◆ SOURCE EXTRACT:
• • • •
The first step is fasting. Stop feeding entirely for 2 to 3 days. This alone resolves most cases. If your betta is still bloated after fasting, offer a small amount of daphnia, which acts as a mild laxative. If you’re using freeze-dried daphnia, soak it in tank water for about 10 minutes before feeding so it fully expands outside the fish rather than inside. Live or frozen daphnia works even better. Avoid the old advice about feeding peas. Bettas are insectivores and don’t digest plant matter well. Peas should only be a last resort if daphnia and fasting both fail.
One important distinction: constipation causes a swollen belly, but so does dropsy, a much more serious condition where fluid accumulates inside the body cavity. If your betta’s scales are visibly raised and sticking outward (often described as looking like a pinecone when viewed from above), that’s dropsy, not constipation, and it requires a different approach.
Signs That Illness Is the Cause
When appetite loss comes alongside other symptoms, disease may be involved. Look for these red flags:
- White spots on the body or fins: This is ich, a common parasite. Affected fish often rub against tank decorations.
- A fine gold or yellowish dust on the skin: This is velvet disease, caused by a protozoan parasite that attacks the gills and skin. The coating can be subtle and easier to see with a flashlight angled across the body. Fish with velvet typically become lethargic, lose their appetite, and scratch against objects in the tank.
- Clamped fins, faded color, or lethargy: These are general signs of stress or illness. Combined with food refusal, they suggest something is off with water quality or the fish’s health.
- Fin rot or fuzzy white patches: Bacterial or fungal infections can make a betta feel too unwell to eat.
• • • •
◆ Recorded data:
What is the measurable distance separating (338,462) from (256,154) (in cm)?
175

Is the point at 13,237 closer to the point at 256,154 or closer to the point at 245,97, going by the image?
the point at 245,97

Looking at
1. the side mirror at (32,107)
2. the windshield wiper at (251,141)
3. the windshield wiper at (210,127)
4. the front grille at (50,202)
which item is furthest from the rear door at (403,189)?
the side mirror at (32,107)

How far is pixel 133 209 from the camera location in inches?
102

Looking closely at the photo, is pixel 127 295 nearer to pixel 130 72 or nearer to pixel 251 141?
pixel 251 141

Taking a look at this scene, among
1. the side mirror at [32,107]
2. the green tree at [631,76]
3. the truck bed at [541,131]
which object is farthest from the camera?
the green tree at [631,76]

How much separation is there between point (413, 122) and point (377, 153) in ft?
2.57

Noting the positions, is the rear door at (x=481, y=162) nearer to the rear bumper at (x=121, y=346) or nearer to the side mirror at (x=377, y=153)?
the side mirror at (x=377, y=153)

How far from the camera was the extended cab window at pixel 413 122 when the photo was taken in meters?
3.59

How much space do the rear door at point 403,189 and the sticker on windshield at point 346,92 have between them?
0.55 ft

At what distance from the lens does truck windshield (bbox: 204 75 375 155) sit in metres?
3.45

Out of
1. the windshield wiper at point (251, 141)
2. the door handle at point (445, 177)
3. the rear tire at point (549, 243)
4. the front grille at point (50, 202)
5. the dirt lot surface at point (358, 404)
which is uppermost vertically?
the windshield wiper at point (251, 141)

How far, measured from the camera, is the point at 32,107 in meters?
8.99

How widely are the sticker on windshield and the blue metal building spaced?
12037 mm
• • • •
Reproduce the betta constipation and illness text word for word, in full.

The first step is fasting. Stop feeding entirely for 2 to 3 days. This alone resolves most cases. If your betta is still bloated after fasting, offer a small amount of daphnia, which acts as a mild laxative. If you’re using freeze-dried daphnia, soak it in tank water for about 10 minutes before feeding so it fully expands outside the fish rather than inside. Live or frozen daphnia works even better. Avoid the old advice about feeding peas. Bettas are insectivores and don’t digest plant matter well. Peas should only be a last resort if daphnia and fasting both fail.
One important distinction: constipation causes a swollen belly, but so does dropsy, a much more serious condition where fluid accumulates inside the body cavity. If your betta’s scales are visibly raised and sticking outward (often described as looking like a pinecone when viewed from above), that’s dropsy, not constipation, and it requires a different approach.
Signs That Illness Is the Cause
When appetite loss comes alongside other symptoms, disease may be involved. Look for these red flags:
- White spots on the body or fins: This is ich, a common parasite. Affected fish often rub against tank decorations.
- A fine gold or yellowish dust on the skin: This is velvet disease, caused by a protozoan parasite that attacks the gills and skin. The coating can be subtle and easier to see with a flashlight angled across the body. Fish with velvet typically become lethargic, lose their appetite, and scratch against objects in the tank.
- Clamped fins, faded color, or lethargy: These are general signs of stress or illness. Combined with food refusal, they suggest something is off with water quality or the fish’s health.
- Fin rot or fuzzy white patches: Bacterial or fungal infections can make a betta feel too unwell to eat.